▸ **Written instruction**:
Extract every line of the listing below into your reply, word for word, but leave out the pictures.

─── Record set

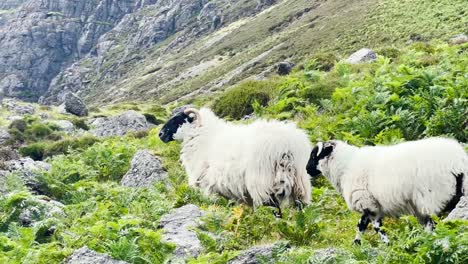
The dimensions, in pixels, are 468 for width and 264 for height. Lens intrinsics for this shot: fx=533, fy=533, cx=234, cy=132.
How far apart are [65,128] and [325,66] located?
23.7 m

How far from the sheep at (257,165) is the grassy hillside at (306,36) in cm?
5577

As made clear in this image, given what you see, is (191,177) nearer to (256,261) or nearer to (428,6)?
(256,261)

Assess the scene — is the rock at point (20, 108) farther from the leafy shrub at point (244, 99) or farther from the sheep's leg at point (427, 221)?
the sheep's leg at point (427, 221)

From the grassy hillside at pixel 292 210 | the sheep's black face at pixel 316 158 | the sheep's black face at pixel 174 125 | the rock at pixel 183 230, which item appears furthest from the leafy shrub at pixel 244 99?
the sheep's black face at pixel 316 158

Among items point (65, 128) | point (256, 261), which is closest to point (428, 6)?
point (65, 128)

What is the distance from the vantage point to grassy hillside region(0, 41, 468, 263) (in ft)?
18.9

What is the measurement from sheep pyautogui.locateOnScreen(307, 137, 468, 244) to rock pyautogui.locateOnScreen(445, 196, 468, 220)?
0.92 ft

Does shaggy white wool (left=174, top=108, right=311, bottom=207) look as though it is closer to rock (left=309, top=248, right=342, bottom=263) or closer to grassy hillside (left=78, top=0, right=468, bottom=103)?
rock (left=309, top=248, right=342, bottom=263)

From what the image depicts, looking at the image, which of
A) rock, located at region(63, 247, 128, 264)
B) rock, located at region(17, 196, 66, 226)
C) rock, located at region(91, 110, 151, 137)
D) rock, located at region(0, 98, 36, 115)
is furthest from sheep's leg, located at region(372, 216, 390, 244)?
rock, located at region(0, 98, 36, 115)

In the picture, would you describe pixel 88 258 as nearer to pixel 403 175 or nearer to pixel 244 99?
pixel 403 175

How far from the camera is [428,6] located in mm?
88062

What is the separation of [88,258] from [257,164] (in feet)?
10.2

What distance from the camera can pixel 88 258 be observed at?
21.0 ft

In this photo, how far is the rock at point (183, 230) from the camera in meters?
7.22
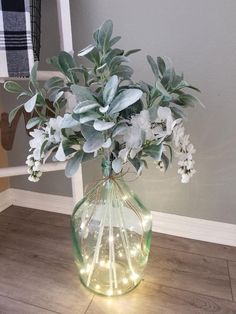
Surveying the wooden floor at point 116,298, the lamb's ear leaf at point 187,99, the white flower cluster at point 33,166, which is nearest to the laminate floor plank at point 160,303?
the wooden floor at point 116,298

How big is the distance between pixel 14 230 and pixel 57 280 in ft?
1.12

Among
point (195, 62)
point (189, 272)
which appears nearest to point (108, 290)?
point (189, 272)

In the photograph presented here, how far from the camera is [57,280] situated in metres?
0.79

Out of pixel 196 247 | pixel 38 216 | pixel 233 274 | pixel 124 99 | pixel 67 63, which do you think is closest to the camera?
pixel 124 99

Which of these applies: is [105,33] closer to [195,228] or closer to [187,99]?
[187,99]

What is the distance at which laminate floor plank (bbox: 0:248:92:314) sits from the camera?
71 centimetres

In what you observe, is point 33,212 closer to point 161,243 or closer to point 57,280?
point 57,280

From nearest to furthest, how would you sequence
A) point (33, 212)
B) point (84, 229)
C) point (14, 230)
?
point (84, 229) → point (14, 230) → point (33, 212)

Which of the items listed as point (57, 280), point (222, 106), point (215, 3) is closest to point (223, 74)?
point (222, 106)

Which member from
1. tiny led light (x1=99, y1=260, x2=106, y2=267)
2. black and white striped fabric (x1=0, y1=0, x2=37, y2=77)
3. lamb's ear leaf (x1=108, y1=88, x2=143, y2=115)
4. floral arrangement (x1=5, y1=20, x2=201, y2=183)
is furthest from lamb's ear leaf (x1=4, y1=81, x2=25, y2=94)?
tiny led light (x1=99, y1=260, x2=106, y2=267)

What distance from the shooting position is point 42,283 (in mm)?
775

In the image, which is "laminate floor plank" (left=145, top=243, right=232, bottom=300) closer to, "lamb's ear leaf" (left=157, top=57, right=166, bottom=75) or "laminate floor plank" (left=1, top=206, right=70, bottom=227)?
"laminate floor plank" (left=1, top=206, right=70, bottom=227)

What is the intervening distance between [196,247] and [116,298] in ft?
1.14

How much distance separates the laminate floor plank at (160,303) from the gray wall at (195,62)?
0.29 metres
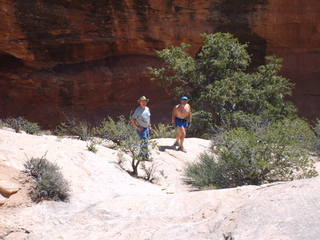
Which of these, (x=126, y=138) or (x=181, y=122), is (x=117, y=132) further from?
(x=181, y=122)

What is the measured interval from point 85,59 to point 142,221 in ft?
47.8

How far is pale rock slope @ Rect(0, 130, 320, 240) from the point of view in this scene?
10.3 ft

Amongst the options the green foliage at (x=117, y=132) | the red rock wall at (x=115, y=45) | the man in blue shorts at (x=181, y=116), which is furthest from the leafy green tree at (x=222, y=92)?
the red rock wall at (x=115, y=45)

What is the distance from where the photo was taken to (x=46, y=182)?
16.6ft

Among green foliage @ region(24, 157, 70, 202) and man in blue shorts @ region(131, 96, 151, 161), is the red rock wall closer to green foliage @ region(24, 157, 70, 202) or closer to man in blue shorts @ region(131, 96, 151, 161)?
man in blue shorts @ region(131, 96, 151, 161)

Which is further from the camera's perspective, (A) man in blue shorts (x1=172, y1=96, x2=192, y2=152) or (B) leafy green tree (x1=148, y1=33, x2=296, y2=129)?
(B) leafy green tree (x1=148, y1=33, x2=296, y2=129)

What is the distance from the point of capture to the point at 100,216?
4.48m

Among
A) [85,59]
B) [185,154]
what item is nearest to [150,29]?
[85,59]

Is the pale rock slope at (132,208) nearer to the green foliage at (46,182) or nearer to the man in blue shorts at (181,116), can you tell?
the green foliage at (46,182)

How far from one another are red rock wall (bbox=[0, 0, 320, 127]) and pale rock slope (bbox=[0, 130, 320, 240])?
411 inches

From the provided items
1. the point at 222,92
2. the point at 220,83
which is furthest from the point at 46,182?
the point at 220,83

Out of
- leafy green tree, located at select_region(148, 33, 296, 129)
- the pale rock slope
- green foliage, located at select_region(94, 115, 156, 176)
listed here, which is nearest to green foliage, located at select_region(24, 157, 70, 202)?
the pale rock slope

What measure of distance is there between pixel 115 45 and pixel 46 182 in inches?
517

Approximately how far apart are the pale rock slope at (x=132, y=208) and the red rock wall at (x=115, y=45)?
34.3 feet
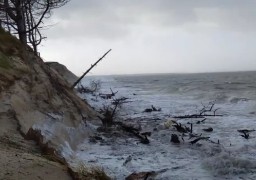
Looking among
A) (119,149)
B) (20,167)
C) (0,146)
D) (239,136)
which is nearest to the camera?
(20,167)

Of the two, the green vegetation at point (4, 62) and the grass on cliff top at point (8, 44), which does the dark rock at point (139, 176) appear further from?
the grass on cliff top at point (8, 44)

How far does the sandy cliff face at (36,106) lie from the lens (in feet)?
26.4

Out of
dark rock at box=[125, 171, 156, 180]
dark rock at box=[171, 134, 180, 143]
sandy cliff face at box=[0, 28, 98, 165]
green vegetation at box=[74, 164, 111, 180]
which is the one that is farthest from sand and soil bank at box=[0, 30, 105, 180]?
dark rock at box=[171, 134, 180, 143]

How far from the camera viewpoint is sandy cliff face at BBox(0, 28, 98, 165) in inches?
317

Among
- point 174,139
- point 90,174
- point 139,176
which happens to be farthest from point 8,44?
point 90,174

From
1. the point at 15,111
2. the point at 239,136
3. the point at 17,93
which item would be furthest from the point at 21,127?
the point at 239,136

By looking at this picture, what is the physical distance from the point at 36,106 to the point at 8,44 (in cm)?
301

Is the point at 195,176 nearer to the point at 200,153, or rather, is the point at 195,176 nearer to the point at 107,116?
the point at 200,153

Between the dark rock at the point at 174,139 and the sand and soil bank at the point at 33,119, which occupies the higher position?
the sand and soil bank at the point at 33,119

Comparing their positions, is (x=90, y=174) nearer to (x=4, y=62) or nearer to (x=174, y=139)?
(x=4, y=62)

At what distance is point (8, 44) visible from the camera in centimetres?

──────

▸ **Finished exercise**:
The dimensions, in pixels, are 468 for width and 264 for height. Lens intrinsics for this shot: fx=533, fy=533, cx=234, cy=132.
How far apart are [65,128] and [325,66] located?
23.7 m

How far from the sheep at (257,165) is the grassy hillside at (306,36) in cm?
5577

As made clear in this image, given what you see, is (191,177) nearer to (256,261) or nearer to (428,6)?
(256,261)

Assess the scene — is the rock at point (20, 108) farther from the leafy shrub at point (244, 99) or farther from the sheep's leg at point (427, 221)?
the sheep's leg at point (427, 221)

From the grassy hillside at pixel 292 210 | the sheep's black face at pixel 316 158 | the sheep's black face at pixel 174 125 | the rock at pixel 183 230, which item appears furthest from the leafy shrub at pixel 244 99?
the sheep's black face at pixel 316 158

Among items point (65, 128) | point (256, 261), which is closest to point (428, 6)?
point (65, 128)

What is the distance from the vantage point to grassy hillside region(0, 41, 468, 263) (in ft)?
18.9

What is the measurement from sheep pyautogui.locateOnScreen(307, 137, 468, 244) to rock pyautogui.locateOnScreen(445, 196, 468, 220)?
0.92 ft

Does shaggy white wool (left=174, top=108, right=311, bottom=207) look as though it is closer to rock (left=309, top=248, right=342, bottom=263) or closer to grassy hillside (left=78, top=0, right=468, bottom=103)?
rock (left=309, top=248, right=342, bottom=263)

From what the image depicts, looking at the image, which of
A) rock, located at region(63, 247, 128, 264)
B) rock, located at region(17, 196, 66, 226)
C) rock, located at region(91, 110, 151, 137)
D) rock, located at region(0, 98, 36, 115)
is furthest from sheep's leg, located at region(372, 216, 390, 244)?
rock, located at region(0, 98, 36, 115)

In the picture, would you describe pixel 88 258 as nearer to pixel 403 175 or nearer to pixel 244 99?
pixel 403 175

How far from the camera is [428,6] located in mm?
88062

What is the separation of [88,258] from [257,164] (in feet)?
10.2

What distance from the camera can pixel 88 258 be observed at?
21.0 ft

In this photo, how far is the rock at point (183, 230) from the camera in meters?
7.22
Surveying the wooden floor at point 116,298, the lamb's ear leaf at point 187,99, the white flower cluster at point 33,166, which is nearest to the laminate floor plank at point 160,303?
the wooden floor at point 116,298

How big is the distance between pixel 14 230 and pixel 57 280 in ft?
1.12

Among
point (195, 62)
point (189, 272)
which appears nearest to point (108, 290)?
point (189, 272)

In the photograph presented here, how far from the camera is [57,280] situated in metres?
0.79

Out of pixel 196 247 | pixel 38 216 | pixel 233 274 | pixel 124 99 | pixel 67 63, which do you think is closest to the camera?
pixel 124 99

Which of these applies: is [105,33] closer to [195,228] or closer to [187,99]?
[187,99]

What is the distance at which laminate floor plank (bbox: 0:248:92:314) sits from the camera?
71 centimetres

In what you observe, is point 33,212 closer to point 161,243 or closer to point 57,280?
point 57,280

From nearest to furthest, how would you sequence
A) point (33, 212)
B) point (84, 229)
C) point (14, 230)
?
point (84, 229) → point (14, 230) → point (33, 212)

Which of the items listed as point (57, 280), point (222, 106), point (215, 3) is closest to point (223, 74)?
point (222, 106)

Which member from
1. tiny led light (x1=99, y1=260, x2=106, y2=267)
2. black and white striped fabric (x1=0, y1=0, x2=37, y2=77)
3. lamb's ear leaf (x1=108, y1=88, x2=143, y2=115)
4. floral arrangement (x1=5, y1=20, x2=201, y2=183)
is furthest from lamb's ear leaf (x1=4, y1=81, x2=25, y2=94)?
tiny led light (x1=99, y1=260, x2=106, y2=267)

What distance from the shooting position is point 42,283 (in mm)?
775

In the image, which is "laminate floor plank" (left=145, top=243, right=232, bottom=300) closer to, "lamb's ear leaf" (left=157, top=57, right=166, bottom=75) or "laminate floor plank" (left=1, top=206, right=70, bottom=227)?
"laminate floor plank" (left=1, top=206, right=70, bottom=227)

What is the intervening distance between [196,247] and [116,298] in ft?
1.14

How much distance separates the laminate floor plank at (160,303) from the gray wall at (195,62)?
0.29 metres
Which of these, (x=126, y=138) or (x=181, y=122), is (x=117, y=132) further from?
(x=181, y=122)

What is the measured interval from point 85,59 to point 142,221 in ft?
47.8

How far is pale rock slope @ Rect(0, 130, 320, 240) from the point of view in this scene?
10.3 ft

Amongst the options the green foliage at (x=117, y=132) | the red rock wall at (x=115, y=45) | the man in blue shorts at (x=181, y=116), which is furthest from the leafy green tree at (x=222, y=92)?
the red rock wall at (x=115, y=45)

What is the distance from where the photo was taken to (x=46, y=182)?
16.6ft

Among green foliage @ region(24, 157, 70, 202) and man in blue shorts @ region(131, 96, 151, 161), is the red rock wall closer to green foliage @ region(24, 157, 70, 202) or closer to man in blue shorts @ region(131, 96, 151, 161)?
man in blue shorts @ region(131, 96, 151, 161)

Which is further from the camera's perspective, (A) man in blue shorts (x1=172, y1=96, x2=192, y2=152) or (B) leafy green tree (x1=148, y1=33, x2=296, y2=129)?
(B) leafy green tree (x1=148, y1=33, x2=296, y2=129)

What is the distance from the point of capture to the point at 100,216?
4.48m

Among
A) [85,59]
B) [185,154]
what item is nearest to [150,29]?
[85,59]

Is the pale rock slope at (132,208) nearer to the green foliage at (46,182) or nearer to the man in blue shorts at (181,116), can you tell?
the green foliage at (46,182)

How far from one another are red rock wall (bbox=[0, 0, 320, 127]) and pale rock slope (bbox=[0, 130, 320, 240])?
411 inches

From the provided items
1. the point at 222,92
2. the point at 220,83
which is furthest from the point at 46,182?
the point at 220,83

Out of
- leafy green tree, located at select_region(148, 33, 296, 129)
- the pale rock slope
- green foliage, located at select_region(94, 115, 156, 176)
listed here, which is nearest to green foliage, located at select_region(24, 157, 70, 202)?
the pale rock slope

What measure of distance is there between pixel 115 45 and pixel 46 182 in inches?
517

Approximately how far apart are the pale rock slope at (x=132, y=208) and the red rock wall at (x=115, y=45)?
34.3 feet
Looking among
A) (119,149)
B) (20,167)
C) (0,146)
D) (239,136)
which is nearest to the camera?
(20,167)

Of the two, the green vegetation at point (4, 62) and the grass on cliff top at point (8, 44), which does the dark rock at point (139, 176) appear further from?
the grass on cliff top at point (8, 44)

How far does the sandy cliff face at (36,106) lie from the lens (in feet)?
26.4

Out of
dark rock at box=[125, 171, 156, 180]
dark rock at box=[171, 134, 180, 143]
sandy cliff face at box=[0, 28, 98, 165]
green vegetation at box=[74, 164, 111, 180]
which is the one that is farthest from sand and soil bank at box=[0, 30, 105, 180]?
dark rock at box=[171, 134, 180, 143]

How far from the camera viewpoint is sandy cliff face at BBox(0, 28, 98, 165) in inches?
317

Among
- point 174,139
- point 90,174
- point 139,176
which happens to be farthest from point 8,44?
point 90,174

From
1. the point at 15,111
2. the point at 239,136
3. the point at 17,93
which item would be furthest from the point at 21,127?
the point at 239,136

By looking at this picture, what is the physical distance from the point at 36,106 to the point at 8,44 (in cm)?
301

Is the point at 195,176 nearer to the point at 200,153, or rather, is the point at 195,176 nearer to the point at 107,116?
the point at 200,153

Between the dark rock at the point at 174,139 and the sand and soil bank at the point at 33,119, which occupies the higher position?
the sand and soil bank at the point at 33,119

Comparing their positions, is (x=90, y=174) nearer to (x=4, y=62) or nearer to (x=174, y=139)?
(x=4, y=62)

At what distance is point (8, 44) visible from the camera in centimetres?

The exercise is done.